◆ PROBLEM DETAILS: When you reach the records below, output every one exactly as written but leave out any pictures.

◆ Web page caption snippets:
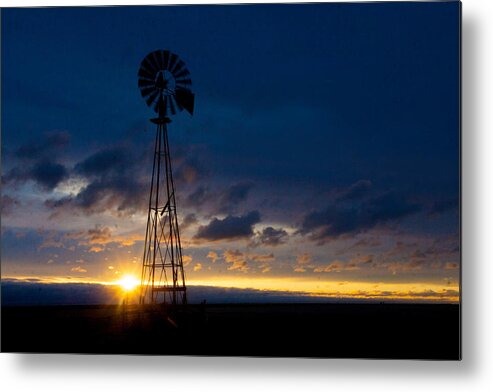 Landscape Metal Print featuring the photograph Kansas Lighthouse by Shirley Heier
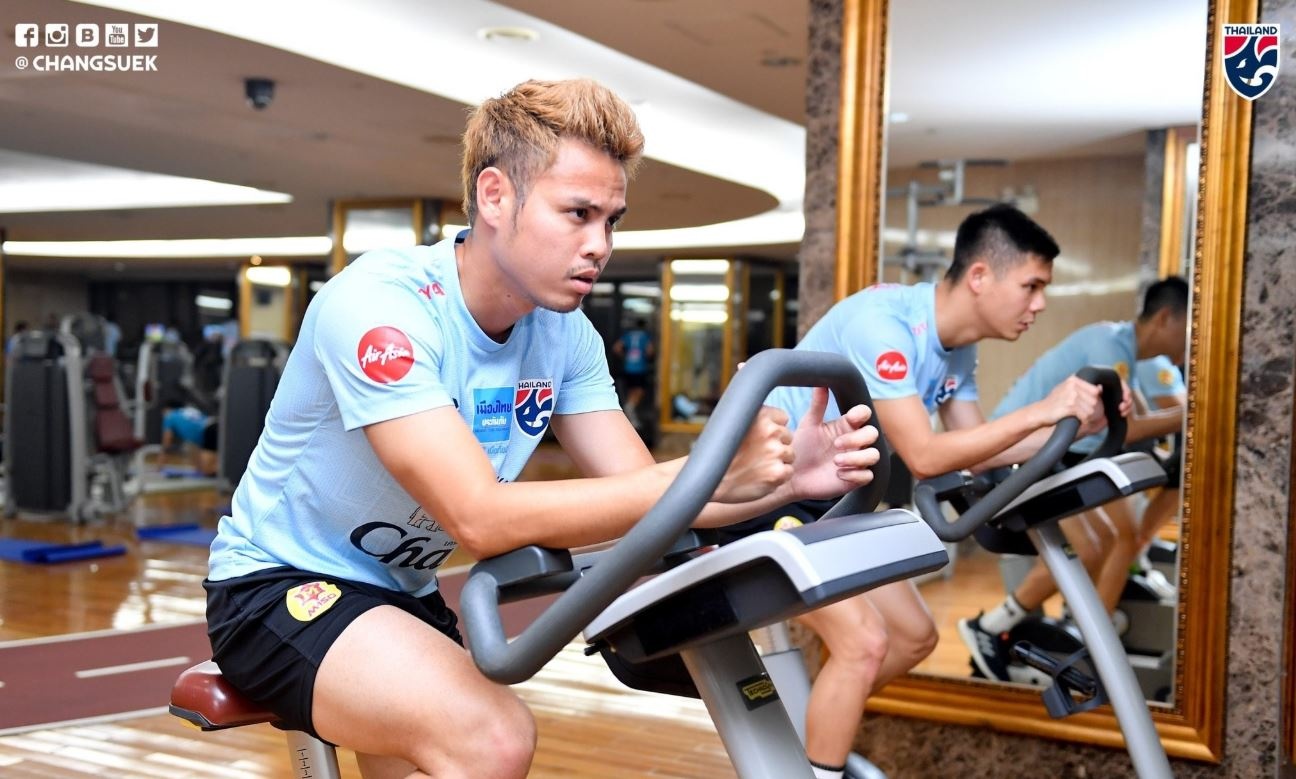 Tuyen Thai Lan tap o khach san anh 2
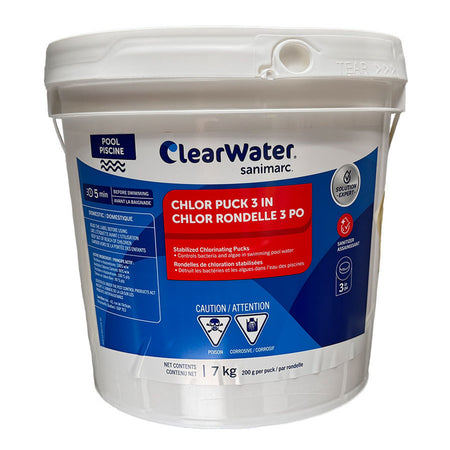 Clearwater Pool - 3" Chlorine Pucks 7kg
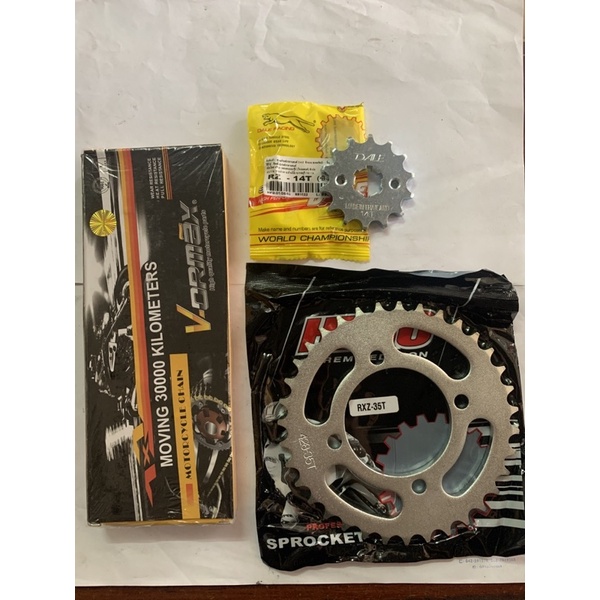 ชุดโซ่สเตอร์ YAMAHA หน้า+หลัง+โซ่ 428 Y80/100/111, BELLE-R, B.80,Alfa, FRESH, SPARK, SPARK R-X-Z SPA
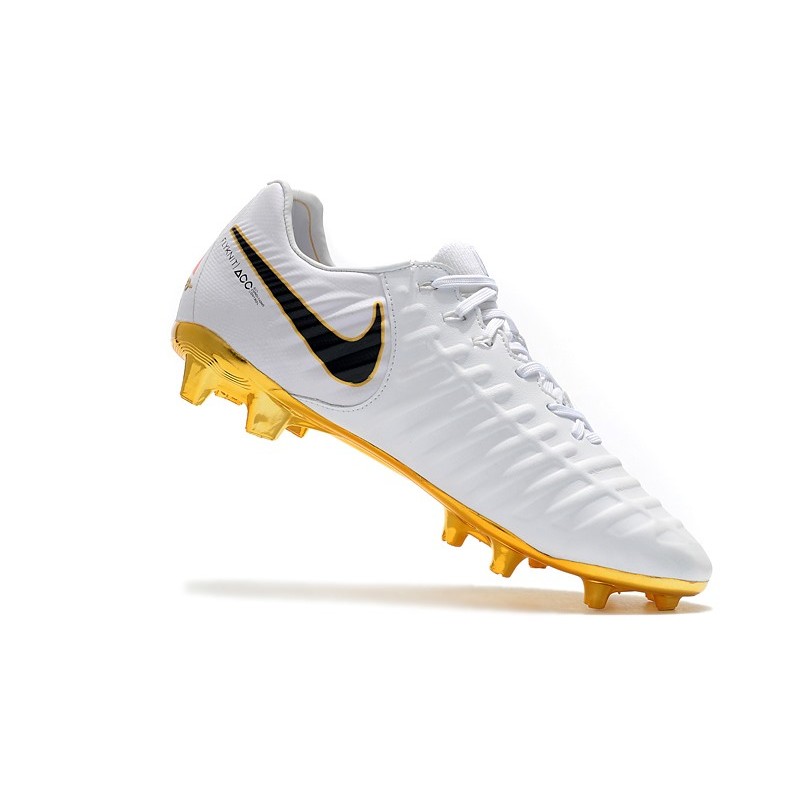 Nike Tiempo Legend Elite FG Bílý Zlato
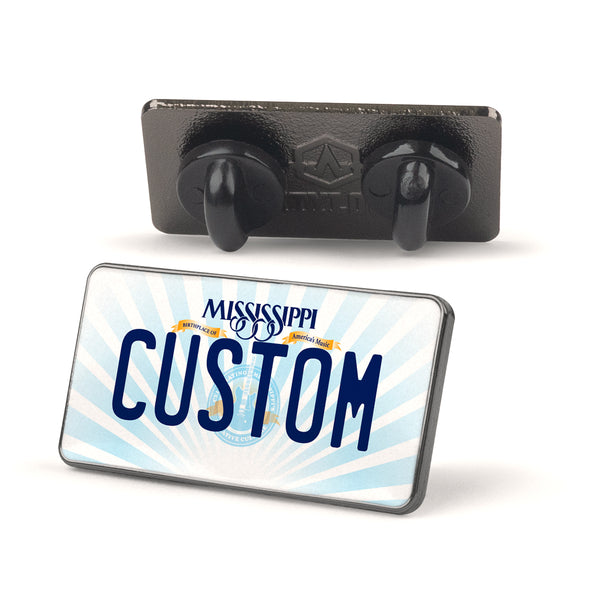 Mississippi License Plate Enamel Pin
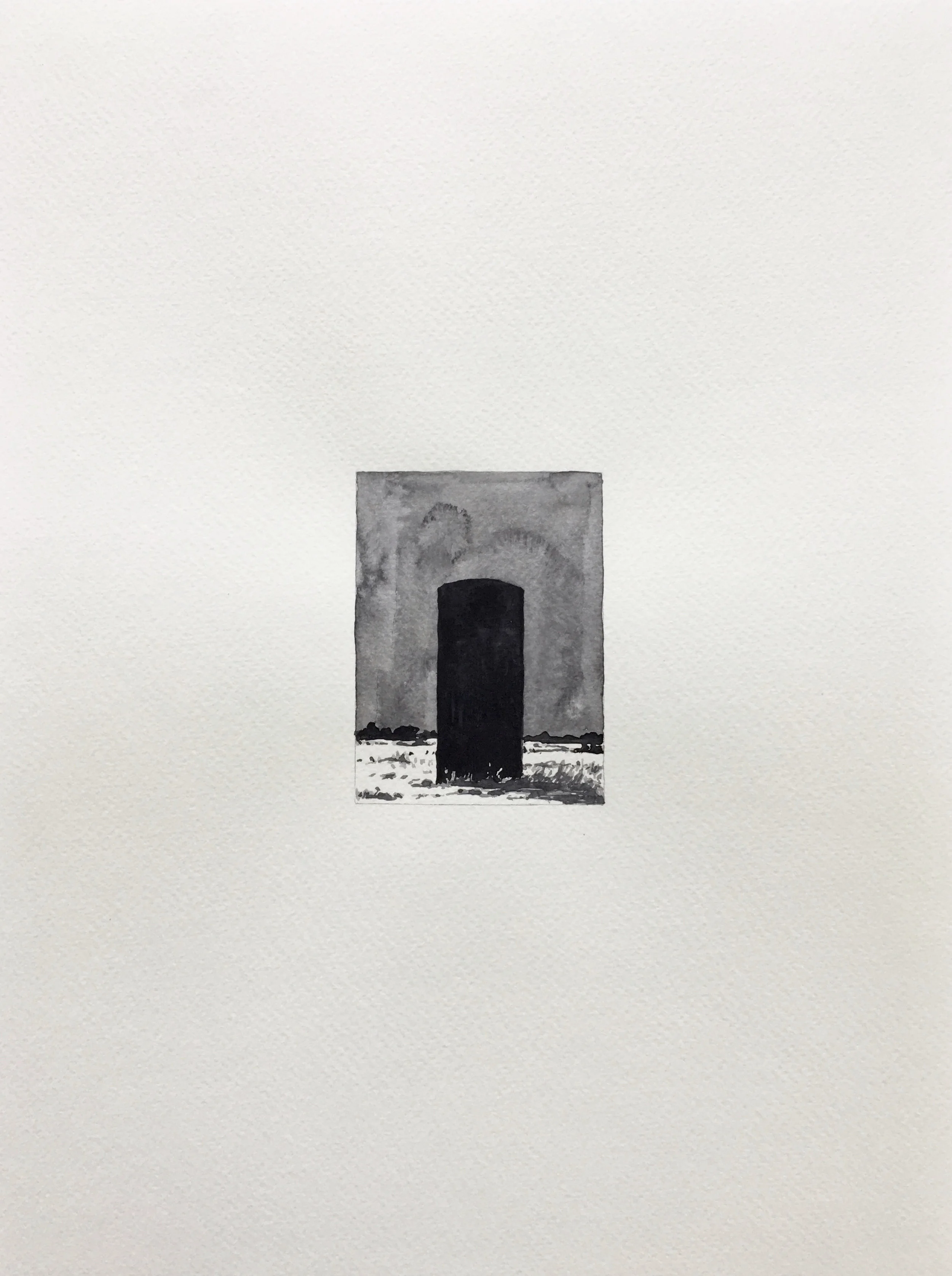 Study for Drone Series 5 . 2018. Watercolour on paper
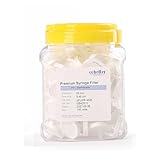 COBETTER 100 Pack PP Syringe Filter Lab Filters 0.45μm Pore Size 25mm Diameter Hydrophobic Filtration Non-sterile White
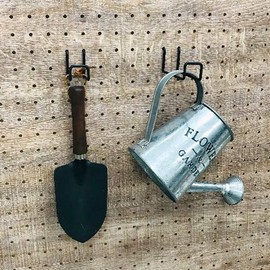 W Bar Hook for Perforated Boards, Black, 50 P25 [1 piece]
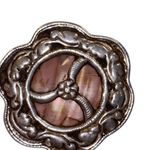 Keshi pearl & sacred OM mandala w/ unique charms along the string of pearls Photo 2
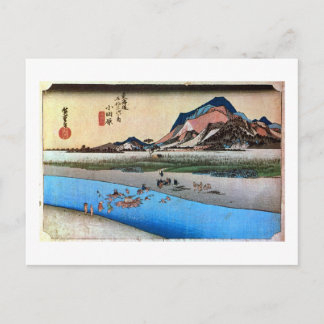 CARTE POSTALE 10. 小田原宿, 広重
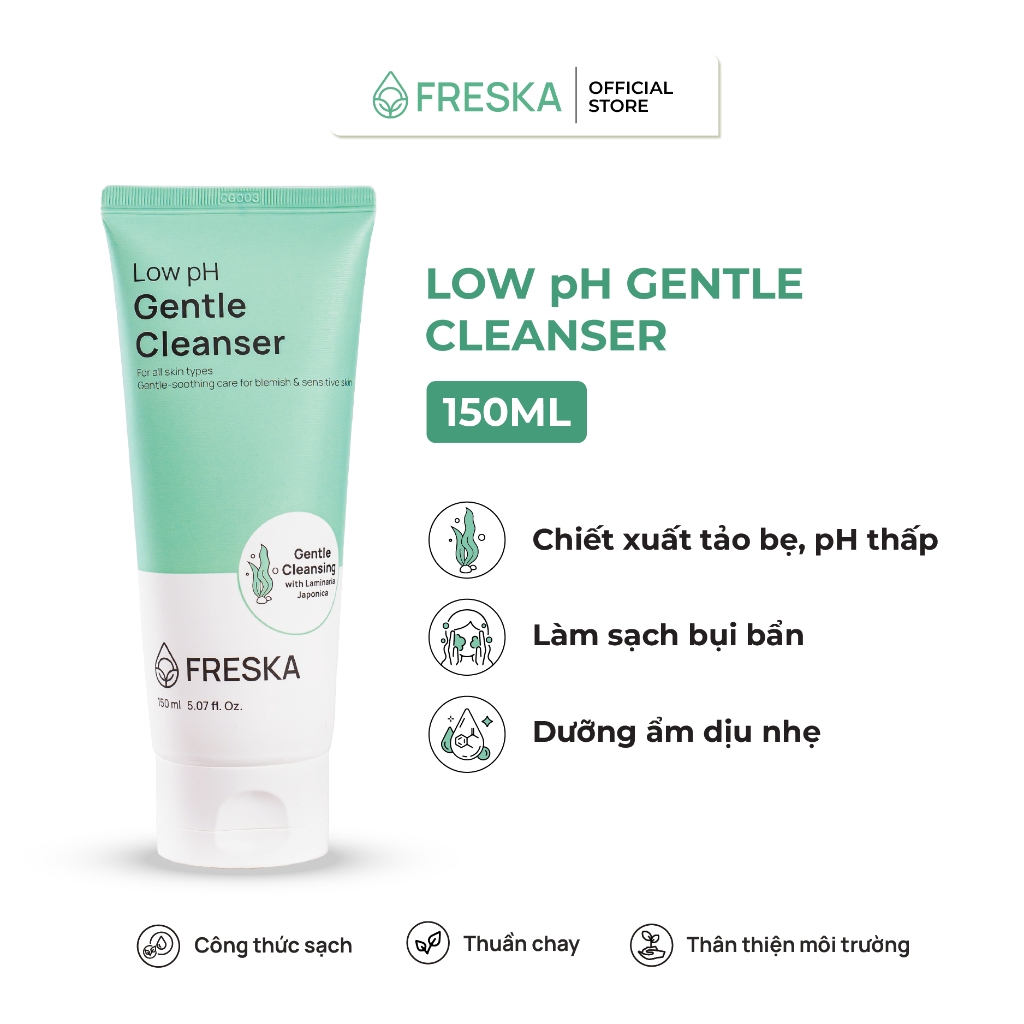 Sữa Rửa Mặt Freska Low pH Gentle Cleanser 150ml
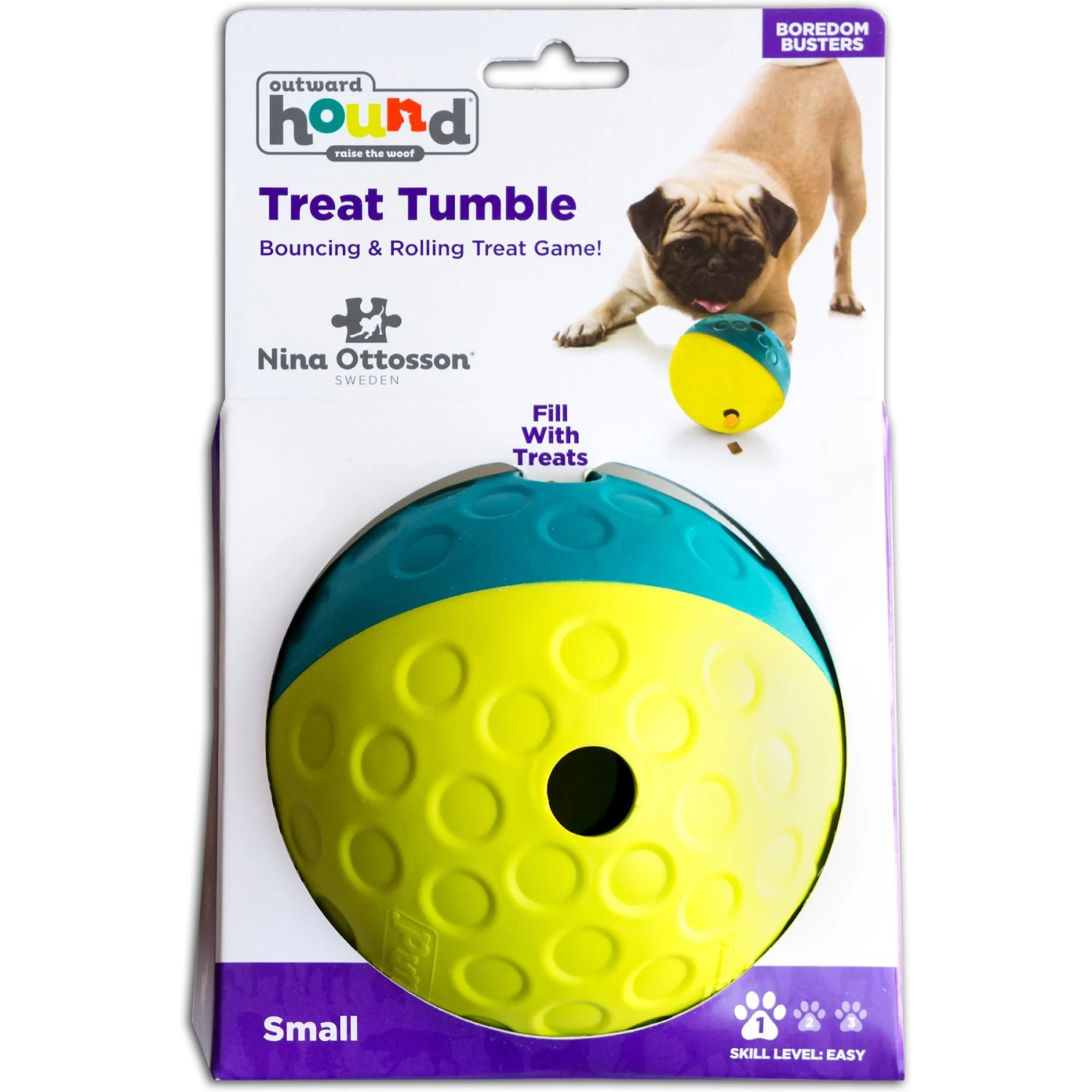 Nina Ottosson By Outward Hound Treat Tumble Puzzle Game Dog Toy - Image 9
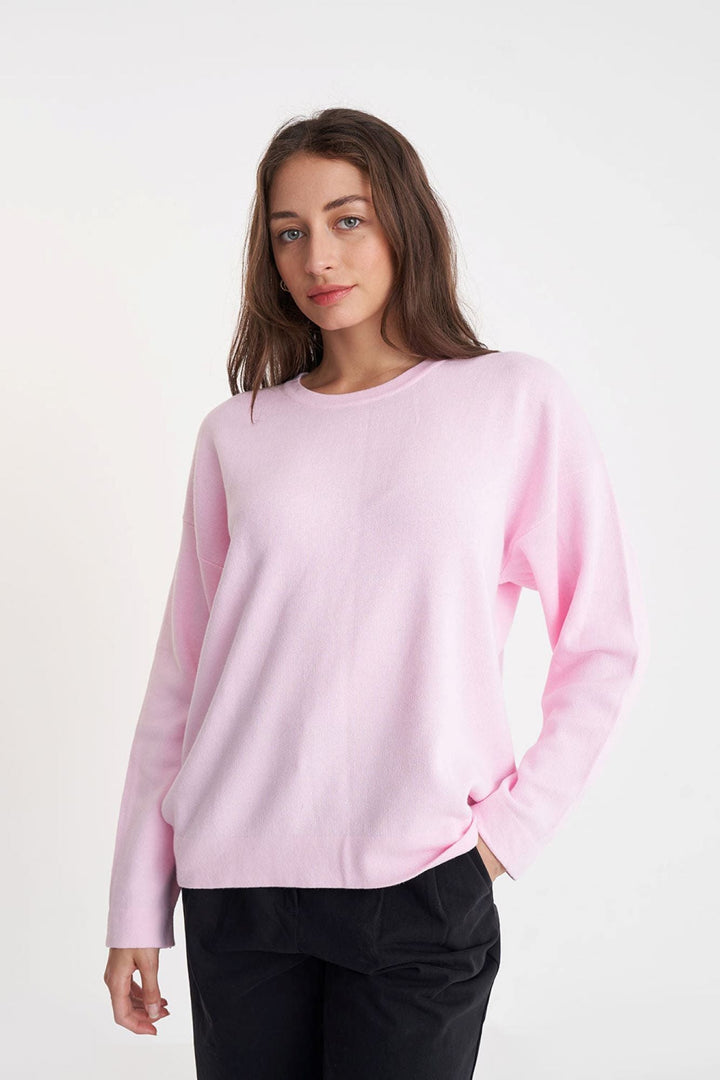 Huffer Neve Crew Pale Rose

◆ ANSWER AREA:
 Landscape Metal Print featuring the photograph Kansas Lighthouse by Shirley Heier
 Tuyen Thai Lan tap o khach san anh 2
 Clearwater Pool - 3" Chlorine Pucks 7kg
 ชุดโซ่สเตอร์ YAMAHA หน้า+หลัง+โซ่ 428 Y80/100/111, BELLE-R, B.80,Alfa, FRESH, SPARK, SPARK R-X-Z SPA
 Nike Tiempo Legend Elite FG Bílý Zlato
 Mississippi License Plate Enamel Pin
 Study for Drone Series 5 . 2018. Watercolour on paper
 COBETTER 100 Pack PP Syringe Filter Lab Filters 0.45μm Pore Size 25mm Diameter Hydrophobic Filtration Non-sterile White
 W Bar Hook for Perforated Boards, Black, 50 P25 [1 piece]
 Keshi pearl & sacred OM mandala w/ unique charms along the string of pearls Photo 2
 CARTE POSTALE 10. 小田原宿, 広重
 Sữa Rửa Mặt Freska Low pH Gentle Cleanser 150ml
 Nina Ottosson By Outward Hound Treat Tumble Puzzle Game Dog Toy - Image 9
 Huffer Neve Crew Pale Rose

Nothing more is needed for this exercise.